Messy Mashups

Shares this week: Laura Winter, The Stolen Lives

So after an entire month yapping about Un Lun Dun, it’s time to talk about writing of my own, and what I’m working on, and how it’s going.

I’m about a third of the way done with a first draft of The Dancer’s Tale, which is part 3 of volume 4 of Swords In Darkness (part 1 is The Lady of Darkness; part 2 is The Chapterhouse of Elith). I’ve also been working, slowly and painfully, on Chapterhouse, of which I’ve had a working draft for most of a year, but which I don’t seem to be able to finish. What’s the trouble?

First of all, the general point. The three parts of volume 4 (for which I don’t have a decent title yet…) are all essentially spins on different modes of fantasy writing.

  • The Lady of Darkness is a reformulation of H. Rider Haggard’s classic novel She, which arguably invented the fantasy trope of finding a lost city and trying to make sense of its bizarre and fantastical culture and inhabitants. My aim was not just to go back to the start of the genre, but also to undermine the basic chauvinism and racism of the original. The racism is easy enough to chuck, but She is probably the most chauvinistic novel I’ve ever read, and that chauvinism is fundamental to the novel’s structure. So The Lady of Darkness isn’t just a rewrite but a total overhaul.

  • The Dancer’s Tale looks at fantasy in relation to fairy tales, casting progressively farther afield from the usual sources of Euro-American fantasy. I begin with a brief Grimm-style tale, move into a longer Irish-style one, then to the 1001 Nights and finally The Journey to the West (Xiyouji). So instead of reframing fairy-tale events in novelistic prose, it’s a novel composed of tales.

  • As for The Chapterhouse of Elith, it’s a mashup of fantasy with detective-espionage fiction.

I’ve gotten stuck with Chapterhouse bceause, with all three parts of the book, I want to take the deep style and structure of the source-material seriously, but espionage fiction and fantasy don’t mesh comfortably. Sure, you can do fantasy James Bond easily enough, but on the whole Bond has nothing to do with espionage. My inspiration is John Le Carré, which makes the mashup tricky.

Le Carré is a wonderful novelist, irrespective of the espionage thing, because his novels revolve around complex, flawed people. His world is painted in a palette of subtle grays, but more importantly his characters are just people who happen to be involved (professionally or otherwise) in the world of espionage. Most of their motivations aren’t dictated by the spy plots at hand, but by the far messier and more complicated intricacies of their lives. Office politics commonly mean more than official aims.

Following a pattern found in a lot of Le Carré’s earlier work, I set up Chapterhouse as largely a series of conversations between Avren, acting as the counterespionage investigator, and the various women who run the Elith Chapterhouse. All of them are suspects, because there is a crime under investigation, but they’re also Avren’s only way of finding out what’s happened, how, and why. Basic detective stuff, in other words.

The problem, I found, is that espionage fiction depends enormously on shared assumptions. To take one strong example, spy fiction always assumes that the ultimate failure, the worst case scenario, is that open war breaks out. Nobody says this much, unless the threat is nuclear armageddon, but it’s the underlying principle of the whole thing. In fantasy, however, the statement “all-out warfare began” is sort of like “it started raining” in its ordinariness. So you have espionage without purpose: why bother sneaking around stealing information when you could just charge in with swords drawn? There is of course wartime espionage, but that misses a great deal of what, for me, makes Le Carré so interesting to read.

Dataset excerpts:
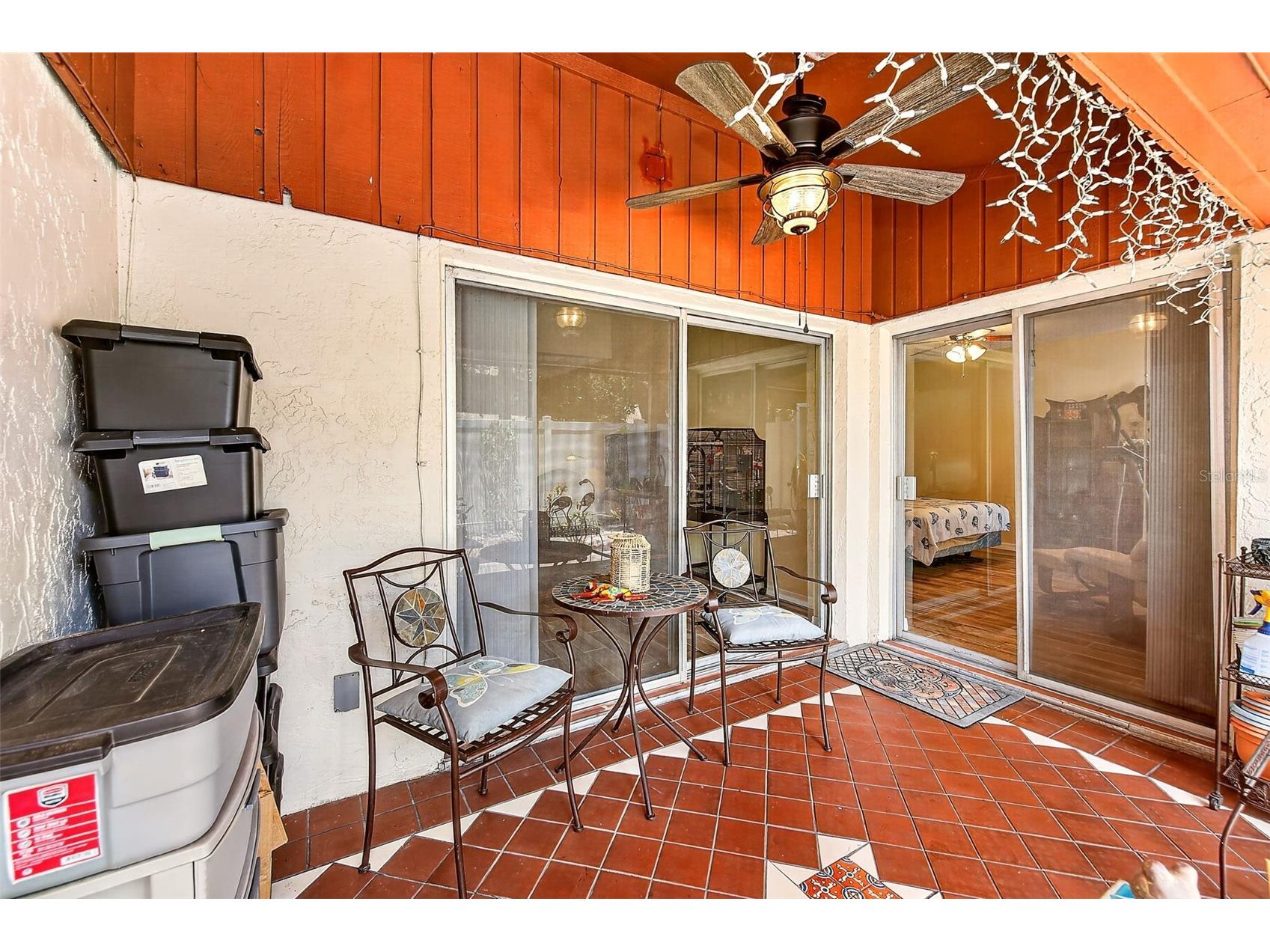 2064 Sunset Point Road #73 Clearwater FL 33765 TB8509622 image39
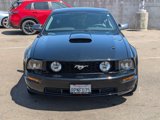 Used 2008 Ford Mustang GT Premium image 2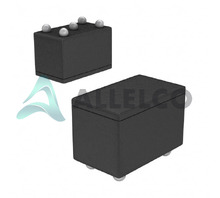LP3985IBP-3.3/NOPB Image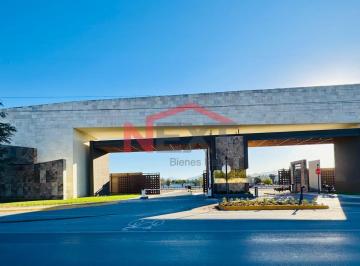 Foto principal · Terreno en Venta 715 m² en Vivennto Saltillo | Fraccionamiento Premium con Amenidades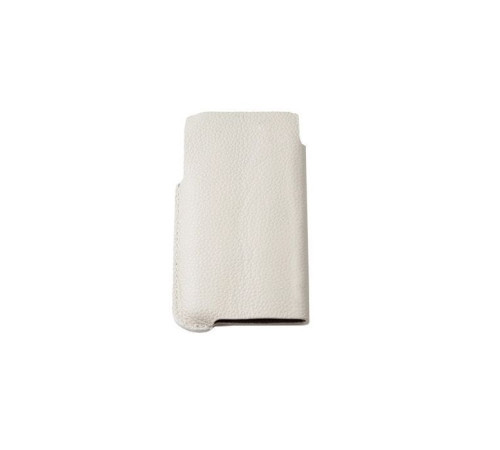 Чохол до мобільного телефона Drobak для Nokia 520 Lumia /Classic pocket White (215103)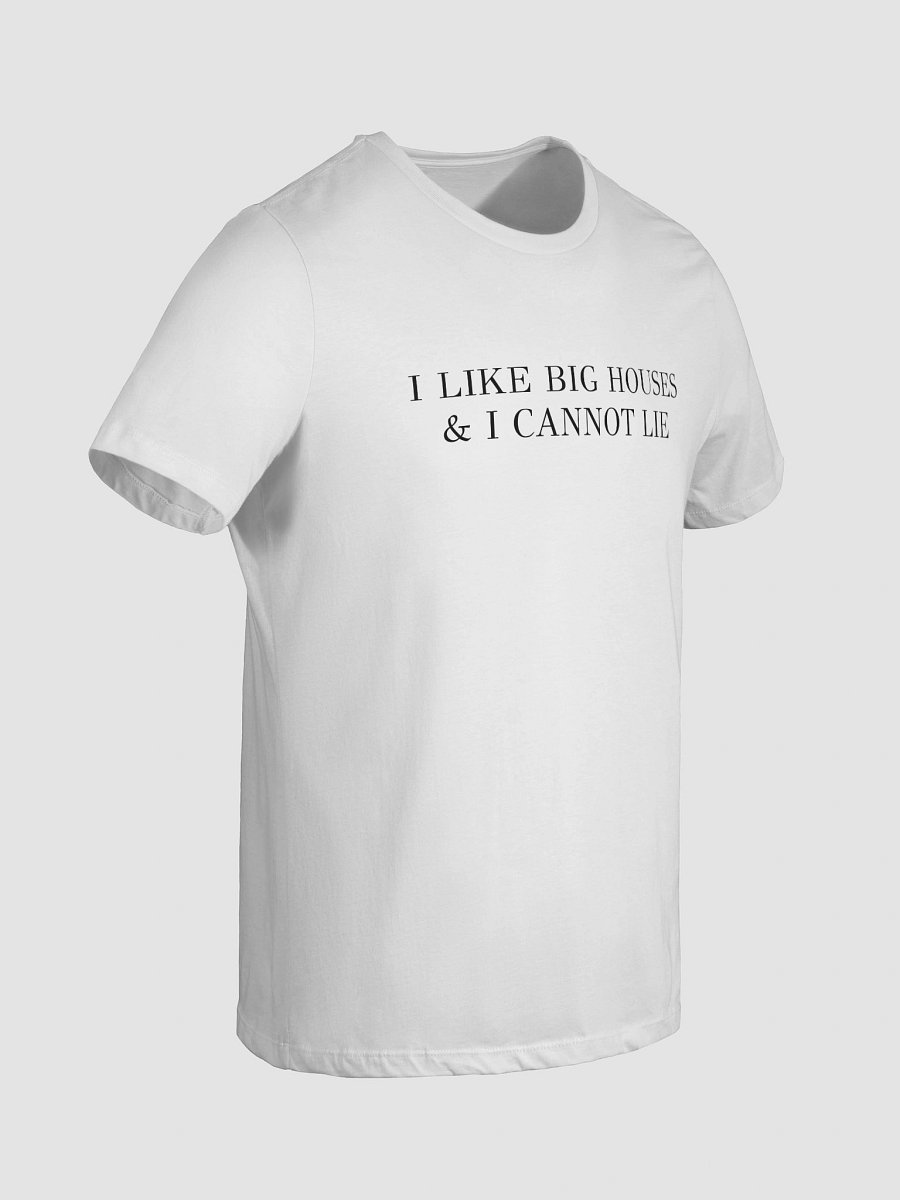 Invisible Comfort Women's T-Shirt product image (6)
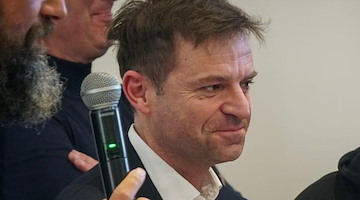 Sorrento, arresto del sindaco di Sorrento: tangente da 6mila euro per un appalto pubblico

BRIEF 1: Reproduce verbatim the part of the Messy Mashups post between "Shares this week: Laura" and "of fantasy writing.", inclusive.
BRIEF 2: Carry the Messy Mashups post forward, picking up after its final sentence.
These items have no connection to the Messy Mashups post.

TASK ANSWER 1:
Shares this week: Laura Winter, The Stolen Lives

So after an entire month yapping about Un Lun Dun, it’s time to talk about writing of my own, and what I’m working on, and how it’s going.

I’m about a third of the way done with a first draft of The Dancer’s Tale, which is part 3 of volume 4 of Swords In Darkness (part 1 is The Lady of Darkness; part 2 is The Chapterhouse of Elith). I’ve also been working, slowly and painfully, on Chapterhouse, of which I’ve had a working draft for most of a year, but which I don’t seem to be able to finish. What’s the trouble?

First of all, the general point. The three parts of volume 4 (for which I don’t have a decent title yet…) are all essentially spins on different modes of fantasy writing.

TASK ANSWER 2:
The result is that there’s an enormous amount of exposition necessary, and we all know what a pain that can be. The reader has to understand not only that abject failure on Avren’s part could lead to war, but also that war would be disastrous, something everybody desperately wants to avoid. It’s important that diplomatic fictions and surfaces be preserved, not because they’re real or true but because they help avoid unpleasantness—which in turn could potentially lead to war.

On the whole, I think I’ve done okay with this, but there is one crucial conversation that has kicked my butt. (For a long time I didn’t realize that it was this one conversation causing the problem, and I read back and forth and tinkered throughout, which of course took even more time.) It occurs right near the beginning, and marks the beginning of Avren’s investigation (the previous chapters being setup in the Chapterhouse, Avren getting tasked, Avren’s arrival, etc.). If the reader gets stuck or lost, they’ll probably never pick up the threads.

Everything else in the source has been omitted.